Exercise instructions
Reproduce each line of the material below without changing a word, and leave out the pictures.

· · · ·

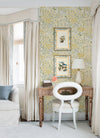 Chilton Wildflowers Wallpaper Wallpaper A-Street Prints   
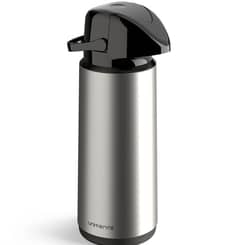 GARRAFA UNITERMI VERONA 1,8 LITRO INOX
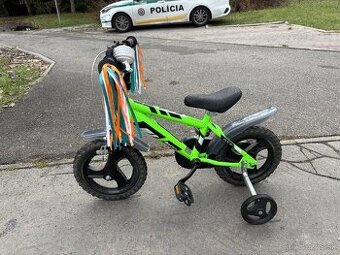 Detský bicykel Dino Bikes R88 12"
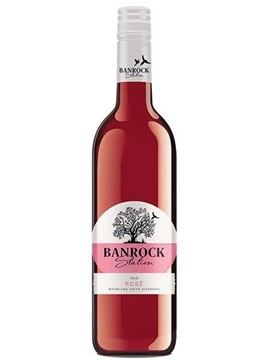 Vang Banrock Station Rose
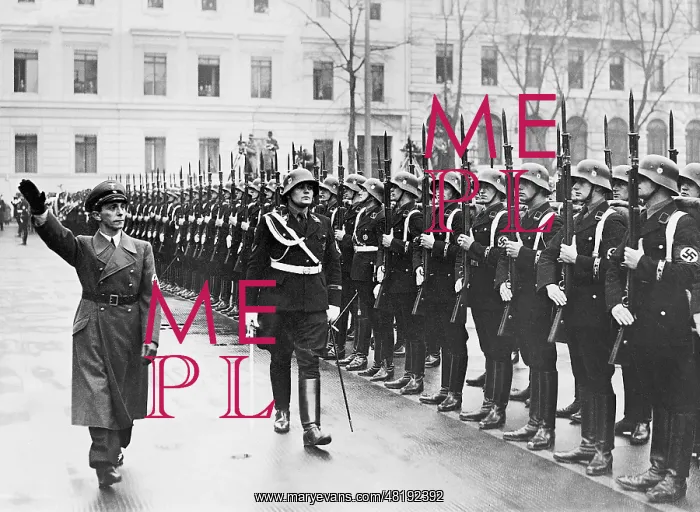 : Joseph Goebbels, 1936 : Joseph Goebbels, 1936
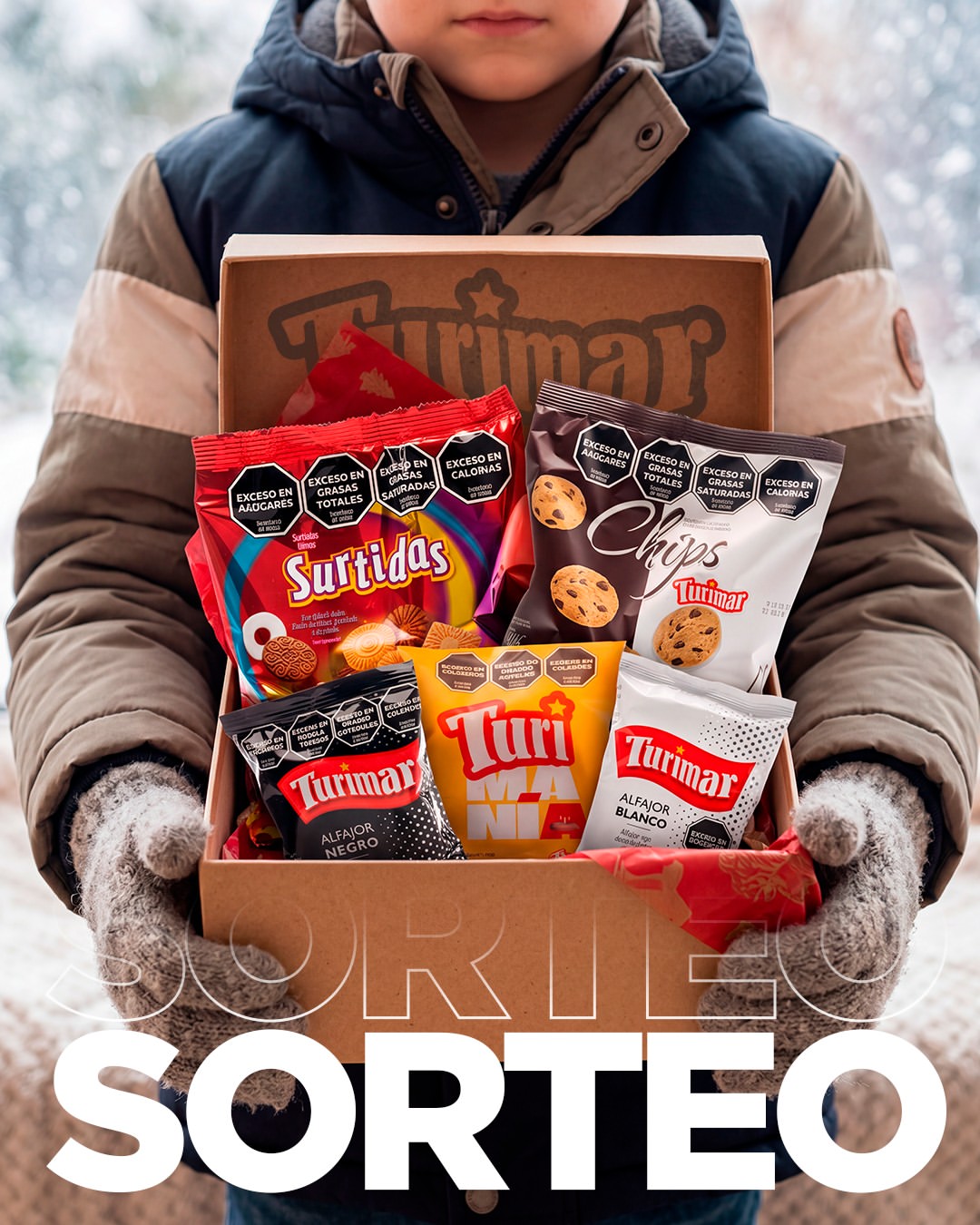 Imagen de ❄️ Modo vacaciones: activado.

Y para que estos días te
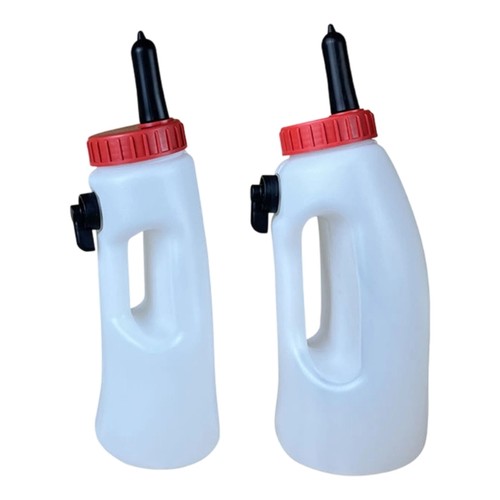 Calf milk feeders with - calf,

· · · ·

Reply to the exercise
 Chilton Wildflowers Wallpaper Wallpaper A-Street Prints   
 GARRAFA UNITERMI VERONA 1,8 LITRO INOX
 Detský bicykel Dino Bikes R88 12"
 Vang Banrock Station Rose
 : Joseph Goebbels, 1936 : Joseph Goebbels, 1936
 Imagen de ❄️ Modo vacaciones: activado.

Y para que estos días te
 Calf milk feeders with - calf,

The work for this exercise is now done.